| Title: | MBA Releases Study- Likely Effects of Basel II Capital Standards on Competition within the 1-4 Family Residential Mortgage Industry |
| Source: | MBA |
| Date: | 1/9/2007 |
January 9, 2007
FYI
The Mortgage Bankers Association (MBA) commissioned Professor Mark J. Flannery of the University of Florida to write the study
entitled, Likely Effects of Basel II Capital Standards on Competition within the 1-4 Family Residential Mortgage Industry.
The paper outlines the implications of the new standards which were designed to align banking firms' required capital with
the risk of their portfolios. The purpose of the study is to explain the underlying issues and survey the available research
that has been produced to date.
The paper identifies the following implications for Basel II standards:
- The introduction of Basel II will shift comparative advantage in financing high-quality mortgage assets toward larger, advanced
internal ratings based (AIRB) firms. It is predicted that AIRB banks will hold relatively more mortgage assets under Basel
II, particularly loans with the lowest default risk.
- For AIRB banks, the regulatory capital charges for high-quality mortgages will fall below those of the GSEs. This should
create downward pressure on the GSEs' guarantee fees. The AIRB banks may also be able to compete with the GSEs by writing
credit guarantees for loans owned by smaller, non-adopting institutions.
- It seems likely that a bifurcated, Basel II capital standard will encourage the AIRB banks to acquire non-adoptors. In
at least some instances, a better alternative for a well-capitalized non-adoptor will be to sell itself to an AIRB bank, which
can lever the target's equity capital more aggressively. There is little evidence that capital differentials have encouraged
mergers in the past, but the results could differ with a starkly bifurcated capital standard.

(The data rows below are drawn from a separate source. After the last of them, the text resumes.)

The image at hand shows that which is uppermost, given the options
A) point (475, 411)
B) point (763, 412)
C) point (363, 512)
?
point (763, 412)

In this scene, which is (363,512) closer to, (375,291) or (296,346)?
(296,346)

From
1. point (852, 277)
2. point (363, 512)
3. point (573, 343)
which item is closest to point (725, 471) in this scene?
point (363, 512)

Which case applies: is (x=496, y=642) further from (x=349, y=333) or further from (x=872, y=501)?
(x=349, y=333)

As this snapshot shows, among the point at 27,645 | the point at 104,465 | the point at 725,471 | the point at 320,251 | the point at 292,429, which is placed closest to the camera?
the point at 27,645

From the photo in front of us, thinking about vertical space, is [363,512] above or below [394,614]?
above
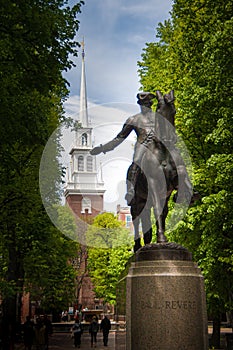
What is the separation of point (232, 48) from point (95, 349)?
15.7 m

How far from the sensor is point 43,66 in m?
15.1

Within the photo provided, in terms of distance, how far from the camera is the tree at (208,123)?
15.9 meters

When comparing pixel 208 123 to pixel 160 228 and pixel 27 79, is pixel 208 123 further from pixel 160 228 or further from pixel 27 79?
pixel 160 228

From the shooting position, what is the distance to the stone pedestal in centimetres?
819

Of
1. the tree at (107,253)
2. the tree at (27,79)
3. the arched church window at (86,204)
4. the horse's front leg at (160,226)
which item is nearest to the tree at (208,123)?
the tree at (27,79)

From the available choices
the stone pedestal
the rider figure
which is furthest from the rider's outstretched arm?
the stone pedestal

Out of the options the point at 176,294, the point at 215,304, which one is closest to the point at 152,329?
the point at 176,294

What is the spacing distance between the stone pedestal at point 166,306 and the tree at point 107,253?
3830 centimetres

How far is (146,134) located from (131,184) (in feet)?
3.52

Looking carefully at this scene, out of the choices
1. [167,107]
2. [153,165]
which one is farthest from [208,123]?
[153,165]

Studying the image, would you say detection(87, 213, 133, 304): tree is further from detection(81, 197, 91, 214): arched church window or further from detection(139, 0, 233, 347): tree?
detection(139, 0, 233, 347): tree

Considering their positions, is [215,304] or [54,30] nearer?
[54,30]

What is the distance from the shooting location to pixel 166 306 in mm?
8258

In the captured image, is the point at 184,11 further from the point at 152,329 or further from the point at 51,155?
the point at 152,329
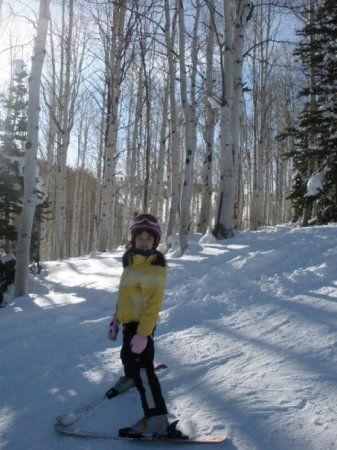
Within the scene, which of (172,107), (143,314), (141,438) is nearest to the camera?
(141,438)

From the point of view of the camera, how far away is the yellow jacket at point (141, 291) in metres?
2.92

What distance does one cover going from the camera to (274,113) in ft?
89.6

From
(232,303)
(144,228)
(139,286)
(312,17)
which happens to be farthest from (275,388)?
(312,17)

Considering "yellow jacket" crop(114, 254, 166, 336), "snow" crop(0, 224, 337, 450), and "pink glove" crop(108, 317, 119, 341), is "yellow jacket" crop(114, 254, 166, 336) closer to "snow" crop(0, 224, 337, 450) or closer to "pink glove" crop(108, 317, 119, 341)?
"pink glove" crop(108, 317, 119, 341)

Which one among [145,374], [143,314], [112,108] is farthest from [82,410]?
[112,108]

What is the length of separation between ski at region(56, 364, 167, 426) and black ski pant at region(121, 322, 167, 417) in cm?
33

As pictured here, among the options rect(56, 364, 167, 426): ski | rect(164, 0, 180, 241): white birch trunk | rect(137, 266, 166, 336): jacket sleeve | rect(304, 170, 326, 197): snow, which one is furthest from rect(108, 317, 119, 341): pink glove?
rect(304, 170, 326, 197): snow

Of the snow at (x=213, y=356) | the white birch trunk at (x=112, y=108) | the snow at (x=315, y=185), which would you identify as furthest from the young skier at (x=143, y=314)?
the white birch trunk at (x=112, y=108)

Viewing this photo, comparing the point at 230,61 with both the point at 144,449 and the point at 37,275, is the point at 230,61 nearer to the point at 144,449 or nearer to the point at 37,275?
the point at 37,275

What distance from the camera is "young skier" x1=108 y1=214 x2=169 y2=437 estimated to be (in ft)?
9.16

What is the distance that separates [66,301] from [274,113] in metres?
23.6

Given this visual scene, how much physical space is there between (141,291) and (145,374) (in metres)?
0.59

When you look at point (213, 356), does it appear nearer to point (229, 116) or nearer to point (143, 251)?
point (143, 251)

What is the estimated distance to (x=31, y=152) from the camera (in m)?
7.84
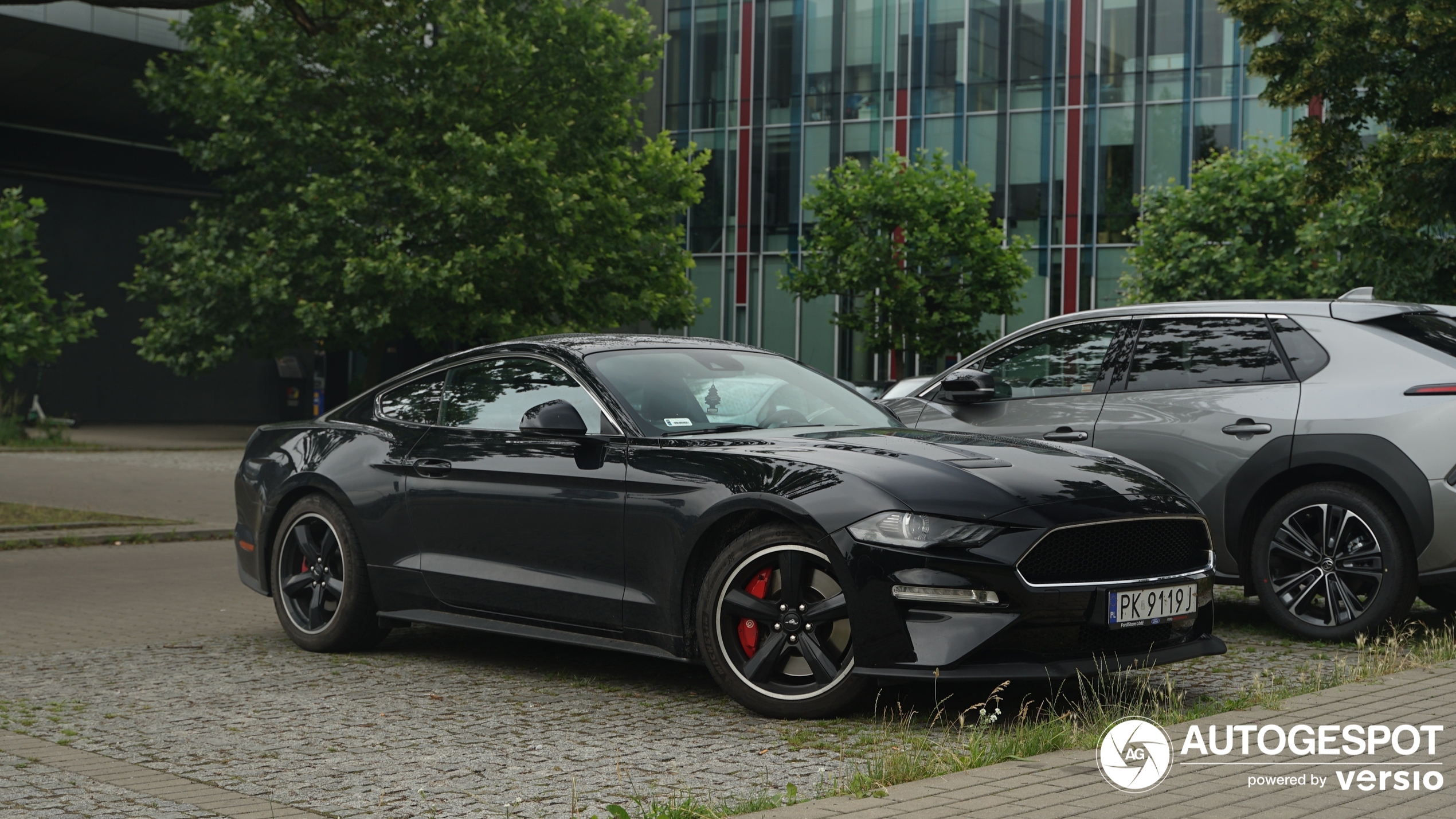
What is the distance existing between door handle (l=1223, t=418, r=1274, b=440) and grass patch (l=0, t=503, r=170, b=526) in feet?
34.2

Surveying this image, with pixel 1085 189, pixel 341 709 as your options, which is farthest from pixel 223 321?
pixel 341 709

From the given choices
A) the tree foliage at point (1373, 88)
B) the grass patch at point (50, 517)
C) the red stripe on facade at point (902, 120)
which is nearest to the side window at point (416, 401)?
the grass patch at point (50, 517)

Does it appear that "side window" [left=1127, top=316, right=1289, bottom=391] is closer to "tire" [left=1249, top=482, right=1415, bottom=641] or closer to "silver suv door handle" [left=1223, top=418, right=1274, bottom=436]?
"silver suv door handle" [left=1223, top=418, right=1274, bottom=436]

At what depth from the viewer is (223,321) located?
3328 centimetres

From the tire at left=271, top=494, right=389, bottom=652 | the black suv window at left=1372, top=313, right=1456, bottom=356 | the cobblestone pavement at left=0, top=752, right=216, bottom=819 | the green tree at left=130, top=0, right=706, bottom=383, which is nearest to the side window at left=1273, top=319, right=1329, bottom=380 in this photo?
the black suv window at left=1372, top=313, right=1456, bottom=356

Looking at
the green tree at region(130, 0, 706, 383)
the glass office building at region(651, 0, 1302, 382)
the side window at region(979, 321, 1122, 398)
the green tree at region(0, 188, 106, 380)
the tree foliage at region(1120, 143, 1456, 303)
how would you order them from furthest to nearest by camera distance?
the glass office building at region(651, 0, 1302, 382) → the tree foliage at region(1120, 143, 1456, 303) → the green tree at region(130, 0, 706, 383) → the green tree at region(0, 188, 106, 380) → the side window at region(979, 321, 1122, 398)

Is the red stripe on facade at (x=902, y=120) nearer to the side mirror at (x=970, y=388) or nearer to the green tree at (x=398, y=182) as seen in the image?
the green tree at (x=398, y=182)

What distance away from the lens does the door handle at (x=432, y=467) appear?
7055 mm

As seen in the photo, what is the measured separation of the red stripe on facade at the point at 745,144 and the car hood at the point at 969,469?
40.6 m

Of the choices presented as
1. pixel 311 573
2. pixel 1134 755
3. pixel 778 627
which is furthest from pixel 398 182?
pixel 1134 755

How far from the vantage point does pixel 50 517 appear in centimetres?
1455

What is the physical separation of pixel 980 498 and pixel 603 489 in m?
1.68

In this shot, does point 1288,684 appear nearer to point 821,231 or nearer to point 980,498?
point 980,498

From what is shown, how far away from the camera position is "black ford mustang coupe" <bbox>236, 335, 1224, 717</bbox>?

Professor Mark J. Flannery is the Bank of America Eminent Scholar of Finance at the University of Florida's Warrington College
of Business. Professor Flannery teaches corporate finance and financial management of financial institutions in
the graduate program. His current research focuses on the information content of security prices. Professor
Flannery has served on the faculty of the University of Pennsylvania and the University of North Carolina,
and as a visiting professor at the London Business School and the University of New South Wales.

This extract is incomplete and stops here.